The Chosen Hierarchy

4 Capítulo IV - A Esfera Original


Notas iniciais
Aqui está o quarto capítulo do primeiro livro "Luz e Trevas". Para mais detalhes veja o meu fórum: https://thechosenhierarchy.forumeiros.com/forum

Era a primeira manhã de aulas na Escola Elementalista de Indra, mas seria como um dia de apresentação. O primeiro ano era suposto ter aulas sobre "Geografia de Fantasia". O professor que leccionava essa matéria era Andrew Clueport, um simpático senhor de idade que era facilmente excitável quando o assunto era locais com história. A sala era bem grande, apesar de acolher no mínimo cem alunos, apenas estavam cinquenta, que era o número ao qual eram compostas as turmas. Tinha um grande globo holográfico no centro da sala, nele estava contido o mapa de Fantasia que girava numa velocidade lenta e quase hipnotizante.
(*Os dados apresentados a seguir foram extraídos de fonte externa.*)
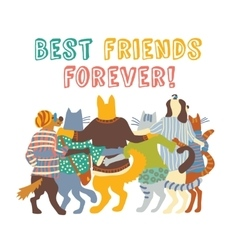 Cats and dogs pets group friends hugs isolate vector image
Não havia cadeiras, mas cinco filas na horizontal, divididas a meio por um corredor, onde em cada lado de uma fila cabiam dez alunos que se sentavam numa superfície só.

O professor Clueport entrou na sala e parou no fim do corredor, tendo visibilidade sobre as caras curiosas dos alunos, principalmente de Nobuo, que se encontrava na primeira fila ao lado de Dante.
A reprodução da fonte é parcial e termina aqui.